Why these little rubber grubs should have had such a profound effect on my fishing is down to one of my most favourite of fishes, the tench. Why the tench is so susceptible to both fake corn and fake casters I do not know, but they are without a doubt, and I can hand on heart say that since I started using fake baits for them four or more years ago they have accounted for no less seventy percent of the tench I have caught.
Early on as the tench are just waking up I am a big fan of not putting any large amounts of bait down and instead fishing small piles of unobtrusive highly flavoured bait with a bright hook bait, such as a single grain of sinking plastic corn or a 10mm boilie critically balanced with a bit of floating corn. Either one will fly into any enquiring mouths before anything of the real bait does.
Later as the temperature rises, much as it is now, similar tactics as just described work well for me over loosely scattered ground bai,t and when smaller fish like roach, rudd and perch begin picking over beds of bait that's when the fakes come into their own. Quite simply its a case of knowing you have bait on your hook with hundreds of pecking mouths are around and with fake baits it is always still there when a maggot would of been skinned and a caster shelled.

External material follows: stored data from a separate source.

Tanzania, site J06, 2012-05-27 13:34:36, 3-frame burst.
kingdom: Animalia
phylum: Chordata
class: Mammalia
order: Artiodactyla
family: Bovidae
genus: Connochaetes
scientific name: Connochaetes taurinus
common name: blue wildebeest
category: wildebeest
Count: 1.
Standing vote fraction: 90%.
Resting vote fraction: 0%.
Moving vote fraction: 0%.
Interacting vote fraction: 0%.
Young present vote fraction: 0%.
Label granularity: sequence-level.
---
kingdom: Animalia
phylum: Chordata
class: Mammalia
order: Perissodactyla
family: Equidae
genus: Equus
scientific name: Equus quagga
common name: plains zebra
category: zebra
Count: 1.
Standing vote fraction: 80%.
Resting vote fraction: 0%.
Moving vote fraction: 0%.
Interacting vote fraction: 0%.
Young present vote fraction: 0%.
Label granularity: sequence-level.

Adding dead maggots to ground bait or fishing live ones in feeders are both devastating methods I don't mind admitting I have ignored in the past. But after I began using fake hook baits the idea of attracting loads of little fish just seems a good thing rather than a annoyance to be avoided.
As we see so many new products and techniques in the angling media nowadays it hard not to find yourself being cynical about most of them and I think it is fair to say a lot of the things they are selling and we buying are just ways to get us to spend money. But as someone who thought fake baits were a bit of flim-flam I can now truly say I am a convert, and as my tench fishing for one has done nothing but benefit from it I cannot help but recommend to anyone who reads this that you have to give it a go.

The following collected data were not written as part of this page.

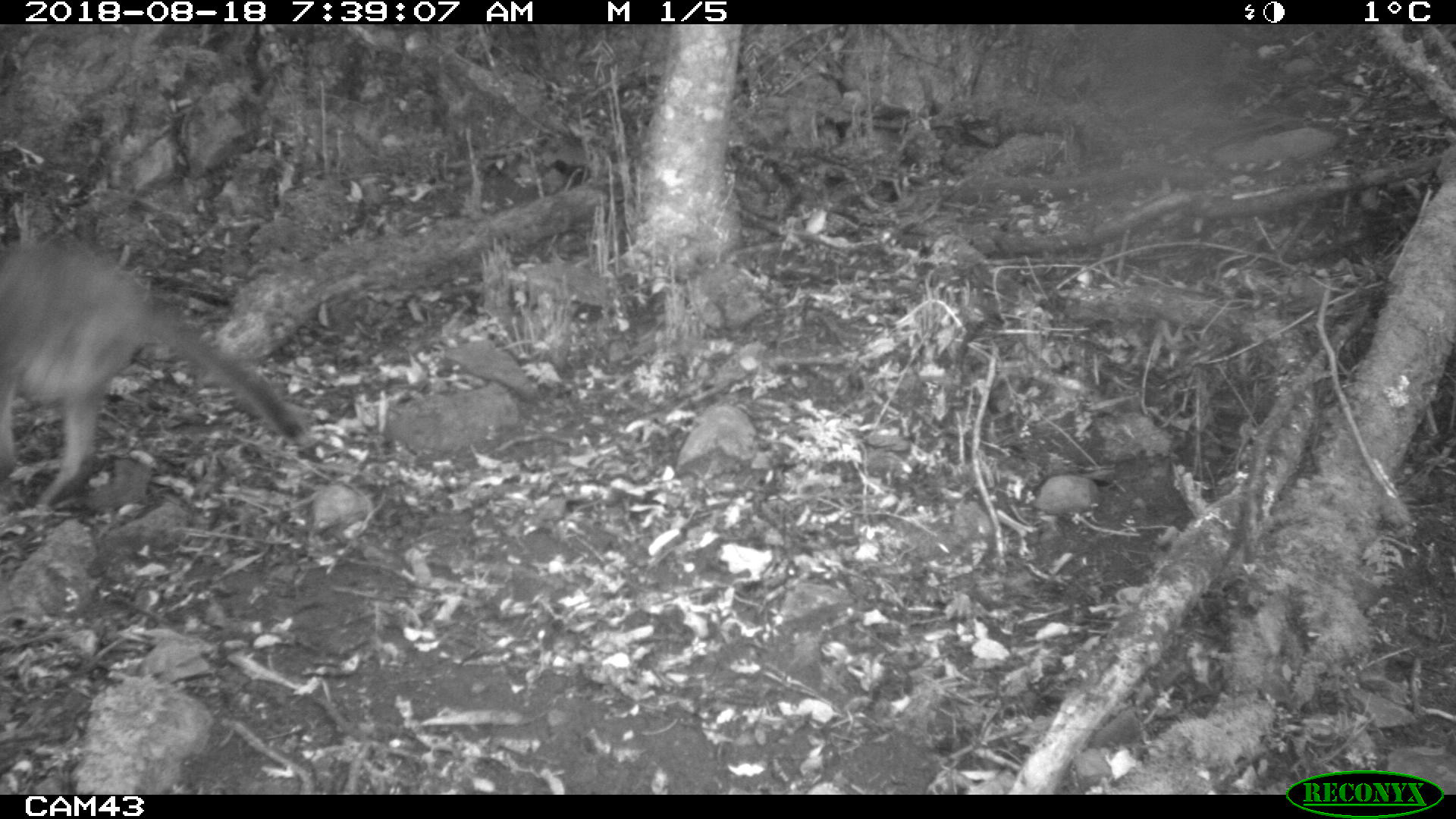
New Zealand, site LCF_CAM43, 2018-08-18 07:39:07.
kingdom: Animalia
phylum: Chordata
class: Mammalia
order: Diprotodontia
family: Macropodidae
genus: Notamacropus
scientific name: Notamacropus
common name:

If that's not enough to inspire anyone to replace your real corn for fake or fish a fake grubs in conjunction with live ones, then here is a few examples of some lovely tench I caught fishing a mid week session on the hottest day of the year so far. After mixing together all the left over bits of pellets a few handfuls of ground bait, half a pint of left over dead maggots that I had frozen, I found a nice clear spot an easy cast from the bank of my favourite tench lake and cast fifteen or twenty large feeder loads roughly onto the area.

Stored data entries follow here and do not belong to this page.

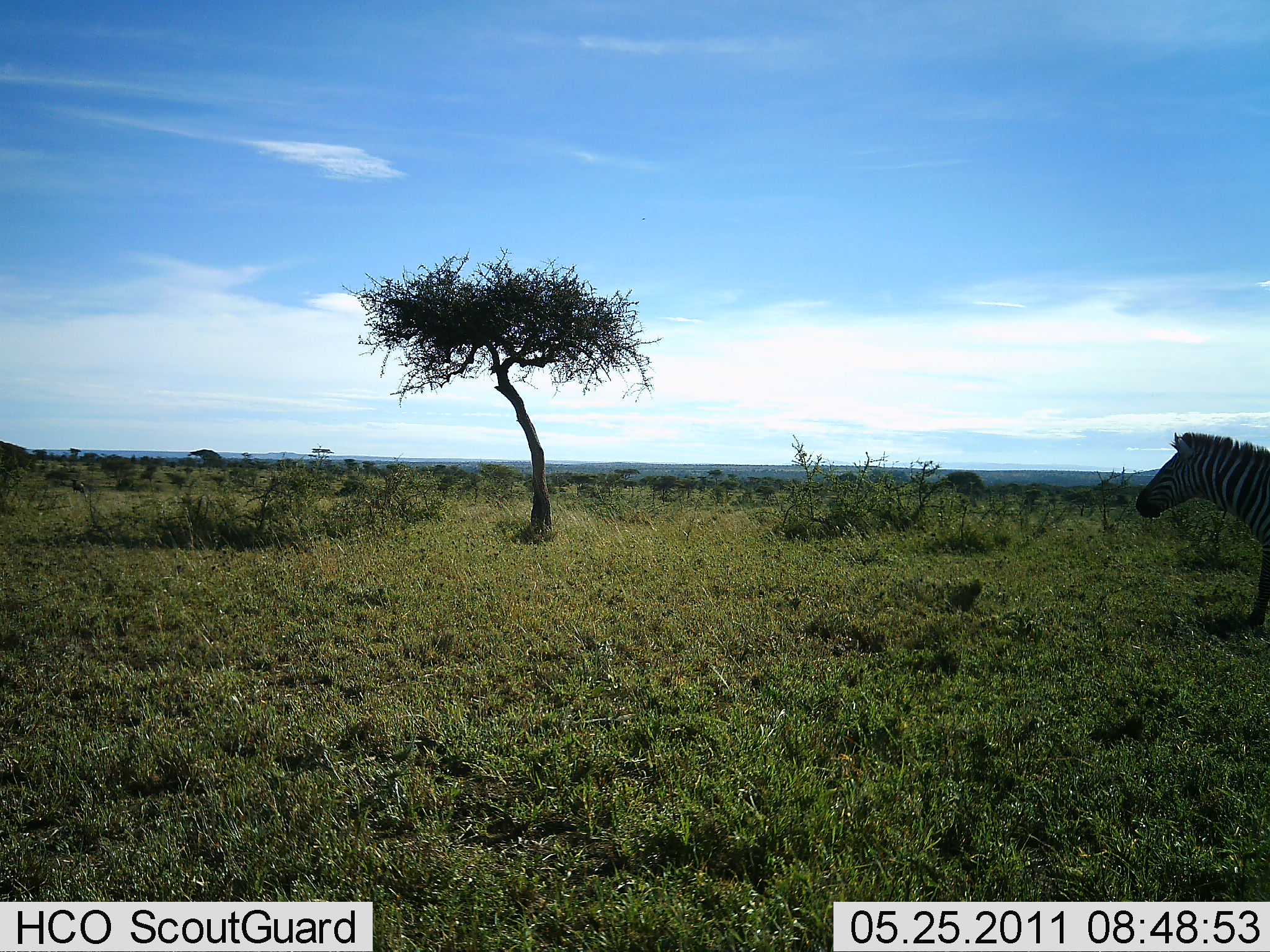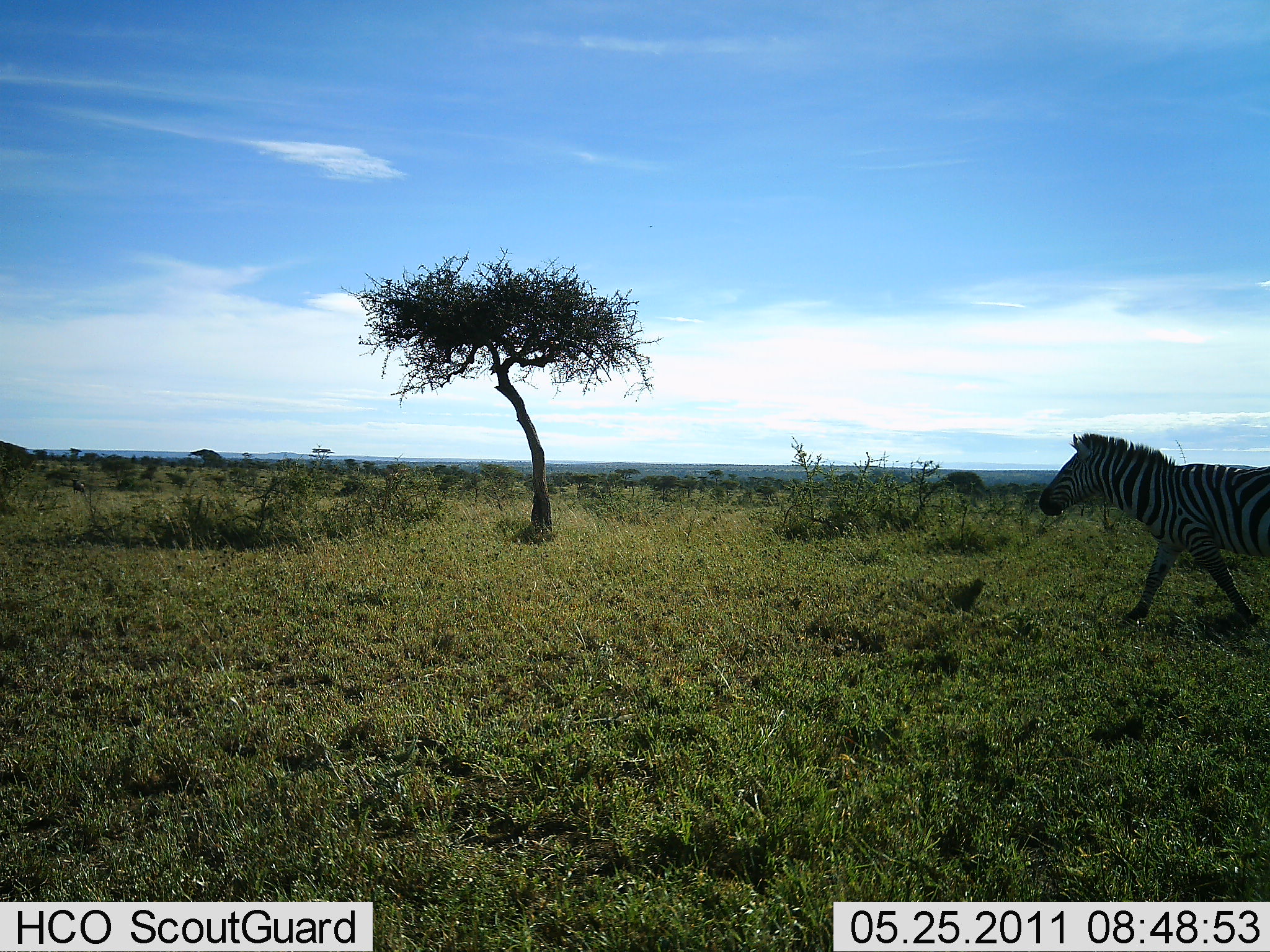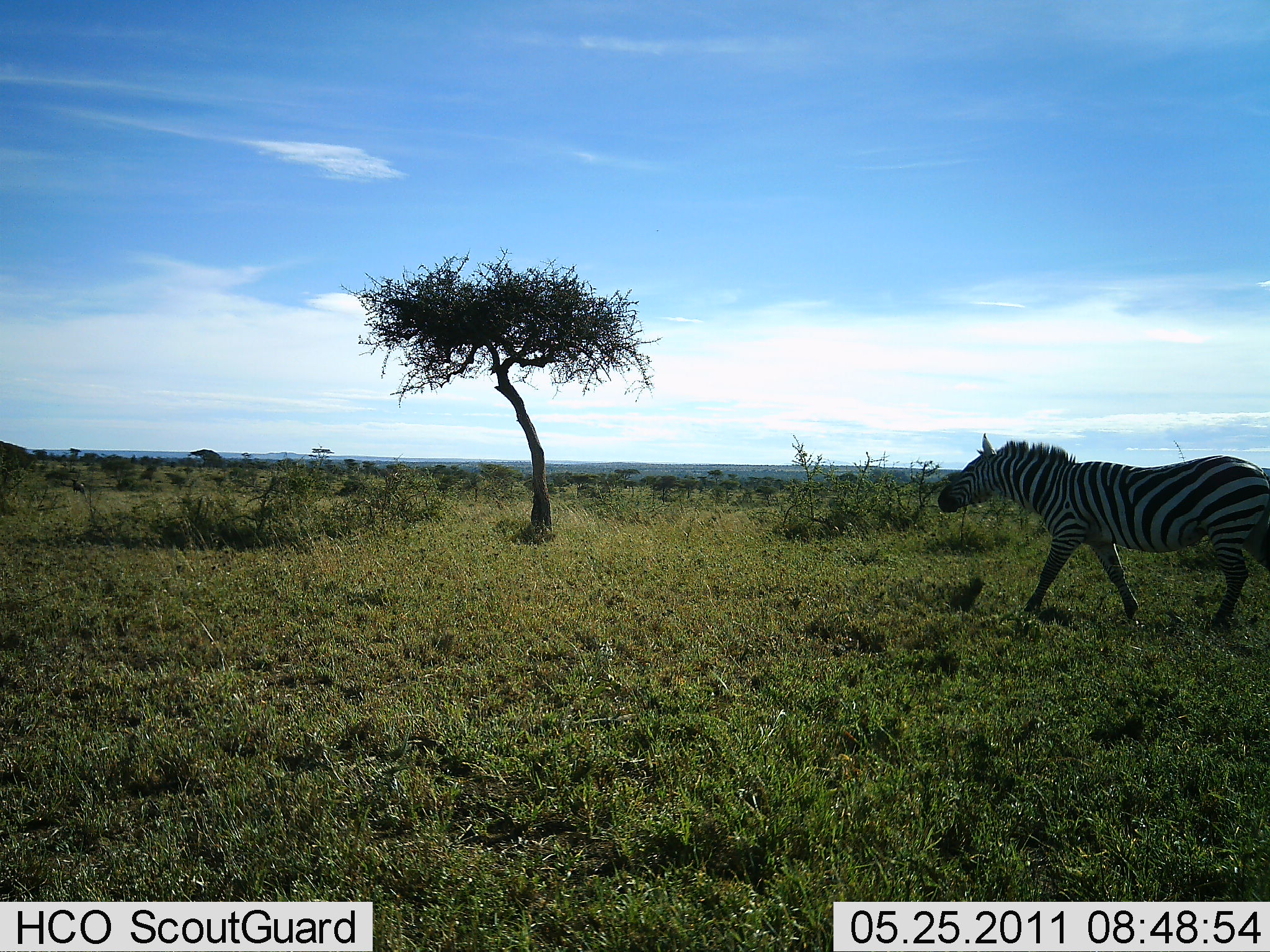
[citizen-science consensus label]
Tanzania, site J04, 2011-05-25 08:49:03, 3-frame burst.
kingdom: Animalia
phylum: Chordata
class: Mammalia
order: Perissodactyla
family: Equidae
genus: Equus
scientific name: Equus quagga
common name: plains zebra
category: zebra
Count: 1.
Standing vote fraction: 0%.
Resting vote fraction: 0%.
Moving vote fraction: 100%.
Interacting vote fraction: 0%.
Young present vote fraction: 0%.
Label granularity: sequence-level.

My feeder baited with two fake casters hadn't been out for ten minutes before the first tench took the bait.
Steadily through the day fish up to just under five and half pounds kept on stopping by my baited spot, and it seemed they found my fake grubs just fine as they sifted around the swim picking up freebies.
Although on this occasion the rubber casters were responsible for the lions share of the fish I landed, a single bit of pop up corn in conjunction with a small method feeder fished just off the spot did also account for a few nice fish as they swam in and out of the baited area.
By the end of a truly glorious day filled with some wonderful fish I still had every hook bait I had used, as well as a rather severe case of truckers arm, where despite my best efforts to keep in the shade, my right arm had still managed to catch the sun.
I know I will be preaching to the converted for a lot of anglers, but if anyone is on the fence or needs convincing that it works, then I hope this may have given you a little push to try it again or else wait a little longer before changing your hook bait back to the real thing.